Extracted information:
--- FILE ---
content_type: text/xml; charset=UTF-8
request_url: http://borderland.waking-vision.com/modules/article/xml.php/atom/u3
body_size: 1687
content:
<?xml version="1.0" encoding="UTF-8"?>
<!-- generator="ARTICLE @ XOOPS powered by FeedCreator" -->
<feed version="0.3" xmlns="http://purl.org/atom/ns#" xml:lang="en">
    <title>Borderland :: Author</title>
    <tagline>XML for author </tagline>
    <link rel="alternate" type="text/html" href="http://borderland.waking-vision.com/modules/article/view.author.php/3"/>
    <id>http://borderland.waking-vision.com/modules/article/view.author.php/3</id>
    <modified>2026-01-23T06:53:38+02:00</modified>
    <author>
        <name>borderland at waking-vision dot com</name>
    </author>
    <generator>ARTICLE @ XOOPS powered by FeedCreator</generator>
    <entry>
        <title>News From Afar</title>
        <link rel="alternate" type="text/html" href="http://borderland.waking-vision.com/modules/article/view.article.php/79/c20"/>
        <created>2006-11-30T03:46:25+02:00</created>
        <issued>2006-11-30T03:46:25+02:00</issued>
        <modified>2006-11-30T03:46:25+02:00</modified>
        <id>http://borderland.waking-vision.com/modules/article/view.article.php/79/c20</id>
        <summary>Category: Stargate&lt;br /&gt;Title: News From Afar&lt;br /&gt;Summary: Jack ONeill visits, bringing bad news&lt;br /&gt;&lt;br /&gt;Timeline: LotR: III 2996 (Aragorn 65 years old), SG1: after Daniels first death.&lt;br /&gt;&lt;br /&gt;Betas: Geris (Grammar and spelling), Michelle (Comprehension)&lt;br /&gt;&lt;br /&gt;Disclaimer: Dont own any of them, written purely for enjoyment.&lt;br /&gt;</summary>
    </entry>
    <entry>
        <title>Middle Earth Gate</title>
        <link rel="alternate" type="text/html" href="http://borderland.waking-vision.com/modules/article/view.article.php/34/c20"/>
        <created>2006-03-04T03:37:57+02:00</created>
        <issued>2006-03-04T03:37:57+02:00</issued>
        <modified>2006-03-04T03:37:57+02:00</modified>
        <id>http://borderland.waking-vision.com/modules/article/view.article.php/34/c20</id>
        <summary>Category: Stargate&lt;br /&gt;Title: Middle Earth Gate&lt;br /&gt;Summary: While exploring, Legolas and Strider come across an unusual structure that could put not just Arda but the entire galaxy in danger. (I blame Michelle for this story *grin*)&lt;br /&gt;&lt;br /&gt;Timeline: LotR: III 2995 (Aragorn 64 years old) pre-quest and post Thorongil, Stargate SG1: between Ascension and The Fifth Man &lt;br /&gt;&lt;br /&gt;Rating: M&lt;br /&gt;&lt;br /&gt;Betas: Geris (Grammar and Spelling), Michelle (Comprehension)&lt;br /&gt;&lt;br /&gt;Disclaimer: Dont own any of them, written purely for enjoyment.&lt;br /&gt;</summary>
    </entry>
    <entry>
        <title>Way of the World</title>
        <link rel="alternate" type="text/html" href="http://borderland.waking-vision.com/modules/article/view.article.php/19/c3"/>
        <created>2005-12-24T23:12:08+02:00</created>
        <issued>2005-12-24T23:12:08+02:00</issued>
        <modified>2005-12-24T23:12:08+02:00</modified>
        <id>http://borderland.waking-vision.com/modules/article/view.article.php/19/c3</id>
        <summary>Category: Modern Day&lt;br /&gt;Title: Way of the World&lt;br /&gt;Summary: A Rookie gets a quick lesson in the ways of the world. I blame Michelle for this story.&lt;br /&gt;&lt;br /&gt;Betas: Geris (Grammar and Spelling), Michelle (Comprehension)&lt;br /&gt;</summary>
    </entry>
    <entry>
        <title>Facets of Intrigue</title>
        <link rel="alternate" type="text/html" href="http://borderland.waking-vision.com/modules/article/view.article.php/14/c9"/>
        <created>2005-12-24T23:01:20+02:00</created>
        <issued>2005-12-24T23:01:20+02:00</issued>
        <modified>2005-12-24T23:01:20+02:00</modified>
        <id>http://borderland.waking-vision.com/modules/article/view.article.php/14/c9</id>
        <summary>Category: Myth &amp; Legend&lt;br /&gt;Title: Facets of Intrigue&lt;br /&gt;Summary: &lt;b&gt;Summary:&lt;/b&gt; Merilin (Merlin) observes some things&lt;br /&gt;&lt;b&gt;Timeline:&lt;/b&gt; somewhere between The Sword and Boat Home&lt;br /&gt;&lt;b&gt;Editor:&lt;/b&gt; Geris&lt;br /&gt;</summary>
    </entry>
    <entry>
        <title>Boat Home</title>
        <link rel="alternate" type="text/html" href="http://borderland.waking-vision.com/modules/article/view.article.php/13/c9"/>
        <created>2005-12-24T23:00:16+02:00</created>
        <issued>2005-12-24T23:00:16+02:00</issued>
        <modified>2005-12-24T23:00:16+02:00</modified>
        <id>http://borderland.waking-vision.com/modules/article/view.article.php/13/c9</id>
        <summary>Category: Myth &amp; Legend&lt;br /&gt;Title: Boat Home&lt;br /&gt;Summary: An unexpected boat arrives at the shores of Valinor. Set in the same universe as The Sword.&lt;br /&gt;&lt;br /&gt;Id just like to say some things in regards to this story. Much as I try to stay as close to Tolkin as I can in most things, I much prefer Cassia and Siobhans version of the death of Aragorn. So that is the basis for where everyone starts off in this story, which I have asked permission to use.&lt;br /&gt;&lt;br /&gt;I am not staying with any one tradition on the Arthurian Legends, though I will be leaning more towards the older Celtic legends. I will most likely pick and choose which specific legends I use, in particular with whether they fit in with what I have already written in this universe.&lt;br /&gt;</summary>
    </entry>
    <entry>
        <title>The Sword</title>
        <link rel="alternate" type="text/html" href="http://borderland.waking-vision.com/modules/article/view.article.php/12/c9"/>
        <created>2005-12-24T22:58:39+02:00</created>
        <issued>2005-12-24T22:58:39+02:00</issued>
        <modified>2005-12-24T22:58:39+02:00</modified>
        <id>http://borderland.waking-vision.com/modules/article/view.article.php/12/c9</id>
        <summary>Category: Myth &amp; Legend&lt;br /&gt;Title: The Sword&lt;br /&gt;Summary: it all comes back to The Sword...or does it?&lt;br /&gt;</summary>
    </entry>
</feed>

Task: Return only the number of lines above that include the word "them".

Solution for this problem: 2